Semantic Segmentation in Point Clouds Using Deep Learning

Segmentation is a fundamental step in processing 3D point clouds. Point cloud semantic segmentation or classification is a process of associating each point in a point cloud with a semantic label such as tree, person, road, vehicle, ocean, or building.

Segmentation clusters points with similar characteristics into homogeneous regions. These regions correspond to specific structures or objects in a point cloud scene.

These are the major approaches for point cloud semantic segmentation.

Classify each point or a point cluster based on individual features by using feature extraction and neighborhood selection.
Extract point statistics and spatial information from the point cloud to classify the points using statistical and contextual modeling.

Applications for segmentation include urban planning, oceanography, forestry, autonomous driving, robotics, and navigation.

Deep Learning-Based Segmentation

Deep learning is an efficient approach to point cloud semantic segmentation in which you train a network to segment and classify points by extracting features from the input data. To get started on deep learning with point clouds, see Deep Learning with Point Clouds.

You cannot apply standard convolutional neural networks (CNNs) used for image segmentation to raw point clouds due to the unordered, sparse, and unstructured nature of point cloud data. In most cases, you must transform raw point clouds before feeding them as an input to a segmentation network.

These are the categories of deep learning segmentation methods, divided by how you format input to the network.

Multiview-based methods — Reduce 3-D point clouds to 2-D projected images and process them directly using 2-D CNNs. After classification you must postprocess the results to restore the 3-D structure.

| To do |
Write the next part of the text on semantic segmentation in point clouds, picking up after its final sentence. The records that follow have no connection to the point cloud segmentation text.

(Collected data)

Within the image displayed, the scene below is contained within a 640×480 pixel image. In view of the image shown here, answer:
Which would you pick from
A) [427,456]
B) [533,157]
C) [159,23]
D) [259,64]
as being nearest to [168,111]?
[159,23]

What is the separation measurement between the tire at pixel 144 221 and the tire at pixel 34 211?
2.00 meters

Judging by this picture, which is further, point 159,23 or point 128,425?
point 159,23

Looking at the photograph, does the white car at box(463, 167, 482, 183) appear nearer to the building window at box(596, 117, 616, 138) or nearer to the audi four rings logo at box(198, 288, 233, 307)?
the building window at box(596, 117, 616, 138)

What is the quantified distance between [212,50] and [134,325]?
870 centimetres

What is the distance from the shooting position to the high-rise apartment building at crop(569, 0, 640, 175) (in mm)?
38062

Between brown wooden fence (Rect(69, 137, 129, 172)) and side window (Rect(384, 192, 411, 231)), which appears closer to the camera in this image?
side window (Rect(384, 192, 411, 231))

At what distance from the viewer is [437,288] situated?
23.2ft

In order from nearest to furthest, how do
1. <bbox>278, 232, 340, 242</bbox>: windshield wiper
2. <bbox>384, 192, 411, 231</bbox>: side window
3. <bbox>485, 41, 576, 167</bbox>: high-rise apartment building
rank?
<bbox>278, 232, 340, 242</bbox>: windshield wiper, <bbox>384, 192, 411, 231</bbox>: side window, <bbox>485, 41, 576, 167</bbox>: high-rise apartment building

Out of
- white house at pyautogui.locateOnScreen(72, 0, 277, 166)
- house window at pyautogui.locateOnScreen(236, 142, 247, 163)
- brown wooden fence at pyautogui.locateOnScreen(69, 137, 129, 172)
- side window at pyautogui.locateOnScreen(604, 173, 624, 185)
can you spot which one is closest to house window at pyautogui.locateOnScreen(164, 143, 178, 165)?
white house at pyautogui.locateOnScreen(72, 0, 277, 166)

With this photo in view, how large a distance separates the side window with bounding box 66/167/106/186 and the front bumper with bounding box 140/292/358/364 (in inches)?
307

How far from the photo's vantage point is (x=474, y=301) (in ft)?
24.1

* * *

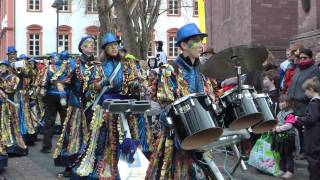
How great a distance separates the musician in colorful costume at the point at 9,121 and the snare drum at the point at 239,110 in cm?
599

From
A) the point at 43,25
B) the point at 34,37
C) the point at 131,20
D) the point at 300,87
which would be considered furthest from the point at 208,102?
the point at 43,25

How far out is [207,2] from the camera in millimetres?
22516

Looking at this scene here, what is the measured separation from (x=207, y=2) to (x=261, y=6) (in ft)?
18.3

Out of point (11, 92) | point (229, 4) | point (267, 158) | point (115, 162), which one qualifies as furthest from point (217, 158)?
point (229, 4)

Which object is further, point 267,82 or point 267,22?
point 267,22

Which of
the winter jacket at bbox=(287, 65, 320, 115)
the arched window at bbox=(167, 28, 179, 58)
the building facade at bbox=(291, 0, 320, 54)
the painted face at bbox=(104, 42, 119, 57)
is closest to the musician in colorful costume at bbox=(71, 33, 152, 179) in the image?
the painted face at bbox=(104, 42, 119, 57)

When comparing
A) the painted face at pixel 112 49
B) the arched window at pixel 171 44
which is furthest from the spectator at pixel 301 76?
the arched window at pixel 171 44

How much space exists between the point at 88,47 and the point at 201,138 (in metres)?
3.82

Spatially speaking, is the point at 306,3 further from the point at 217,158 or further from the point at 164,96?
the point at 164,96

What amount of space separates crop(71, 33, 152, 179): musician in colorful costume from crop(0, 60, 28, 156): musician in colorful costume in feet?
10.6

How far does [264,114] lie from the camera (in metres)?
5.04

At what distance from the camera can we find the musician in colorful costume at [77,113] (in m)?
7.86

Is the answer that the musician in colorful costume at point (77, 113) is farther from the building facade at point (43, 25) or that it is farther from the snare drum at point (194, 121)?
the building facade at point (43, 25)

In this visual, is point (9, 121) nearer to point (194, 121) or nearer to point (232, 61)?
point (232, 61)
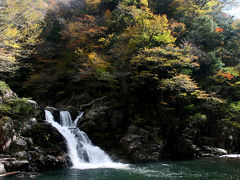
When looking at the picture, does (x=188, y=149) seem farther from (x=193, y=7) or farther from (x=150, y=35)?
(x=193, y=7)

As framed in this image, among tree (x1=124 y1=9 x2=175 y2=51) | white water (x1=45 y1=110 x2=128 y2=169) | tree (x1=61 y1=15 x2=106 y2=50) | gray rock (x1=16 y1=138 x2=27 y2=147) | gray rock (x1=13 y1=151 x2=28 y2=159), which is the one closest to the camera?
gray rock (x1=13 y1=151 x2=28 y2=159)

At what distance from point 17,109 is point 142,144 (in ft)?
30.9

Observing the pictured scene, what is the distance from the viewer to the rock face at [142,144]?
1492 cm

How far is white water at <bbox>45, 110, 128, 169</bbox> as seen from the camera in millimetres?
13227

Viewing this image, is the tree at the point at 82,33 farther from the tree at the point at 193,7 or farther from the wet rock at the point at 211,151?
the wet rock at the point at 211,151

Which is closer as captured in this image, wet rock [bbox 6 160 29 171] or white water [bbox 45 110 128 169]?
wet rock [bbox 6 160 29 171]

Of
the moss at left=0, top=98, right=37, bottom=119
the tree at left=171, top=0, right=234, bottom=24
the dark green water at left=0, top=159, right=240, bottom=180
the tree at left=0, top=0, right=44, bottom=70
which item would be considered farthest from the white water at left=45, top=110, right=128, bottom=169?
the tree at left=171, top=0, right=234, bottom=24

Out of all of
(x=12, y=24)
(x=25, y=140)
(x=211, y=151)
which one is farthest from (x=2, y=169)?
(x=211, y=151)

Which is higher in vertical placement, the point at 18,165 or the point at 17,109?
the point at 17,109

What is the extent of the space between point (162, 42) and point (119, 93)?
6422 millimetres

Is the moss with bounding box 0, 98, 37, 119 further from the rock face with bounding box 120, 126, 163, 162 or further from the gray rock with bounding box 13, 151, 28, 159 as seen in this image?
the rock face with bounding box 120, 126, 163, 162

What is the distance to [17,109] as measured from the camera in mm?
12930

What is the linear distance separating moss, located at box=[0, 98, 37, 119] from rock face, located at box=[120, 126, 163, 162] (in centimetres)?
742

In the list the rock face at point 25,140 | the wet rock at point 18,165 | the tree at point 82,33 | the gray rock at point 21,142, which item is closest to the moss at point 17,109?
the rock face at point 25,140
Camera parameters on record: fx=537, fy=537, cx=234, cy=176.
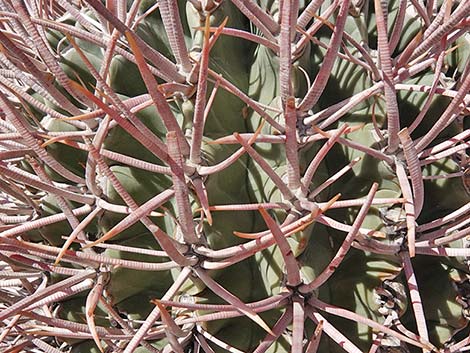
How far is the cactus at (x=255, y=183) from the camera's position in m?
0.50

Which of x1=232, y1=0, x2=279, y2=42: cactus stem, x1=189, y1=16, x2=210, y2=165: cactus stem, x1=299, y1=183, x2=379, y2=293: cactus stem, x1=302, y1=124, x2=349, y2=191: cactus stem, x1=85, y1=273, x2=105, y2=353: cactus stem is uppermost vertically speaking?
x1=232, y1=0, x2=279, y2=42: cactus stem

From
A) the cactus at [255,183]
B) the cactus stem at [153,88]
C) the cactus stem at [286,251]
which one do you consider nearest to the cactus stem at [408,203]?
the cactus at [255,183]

| Response to this task |
Voxel-based methods — Input point cloud data as voxels and use the standard 3-D CNNs. This addresses the unordered and unstructured nature of raw point cloud data.
Point-based methods — Directly apply the deep learning network on individual points.

Out of these, PointNet is the most popular point-based deep learning framework. This network uses multi-layer perceptrons (MLP) to extract local features from individual points, then aggregates all local features into global features using maxpooling. PointNet concatenates the aggregated global and local features into combined point features, and then extracts new features from the combined point features by using MLPs. The network predicts semantic labels based on the new features.

PointNet++ is improved on the basic PointNet model by additionally capturing local features hierarchically. For more information on PointNet++, see Get Started with PointNet++.

A semantic segmentation network segments an input point cloud into Ground, Buildings, and Vegetation.

Create Training Data for Semantic Segmentation

Lidar Toolbox™ provides functions to import and read raw point cloud data from several file formats. For more information, see I/O.

The toolbox enables you to divide this data into training and test data sets, and store them as datastore objects. For example, you can store point cloud files by using the fileDatastore object. For more information on datastore objects, see Datastores for Deep Learning (Deep Learning Toolbox).

The Import Point Cloud Data For Deep Learning example shows you how to import a large point cloud data set, and then configure and load a datastore.

Label Data

You need a large, labeled data set to train a deep learning network. If you have an unlabeled data set, you can use the Lidar Labeler app to label your training data. For information on how to use the app, see Get Started with the Lidar Labeler.

Preprocess Data

You can preprocess your data before training the network. Lidar Toolbox provides function to perform various preprocessing tasks.

Denoise, downsample, and filter point clouds.
Convert unorganized data into the organized format.
Divide aerial point cloud data into blocks to perform block-by-block processing.

For more information on preprocessing, see Lidar Processing Applications (Deep Learning Toolbox).

To interactively visualize, analyze, and preprocess point cloud data, use the Lidar Viewer app. For more information on how to use the app, see Get Started with Lidar Viewer.

Augment Data

Data augmentation adds variety to the existing training data. The robustness of a network to data transformations increases when you train it on a data set with a lot of variety.

Augmentation techniques reduce overfitting problems and enable the network to better learn and infer features.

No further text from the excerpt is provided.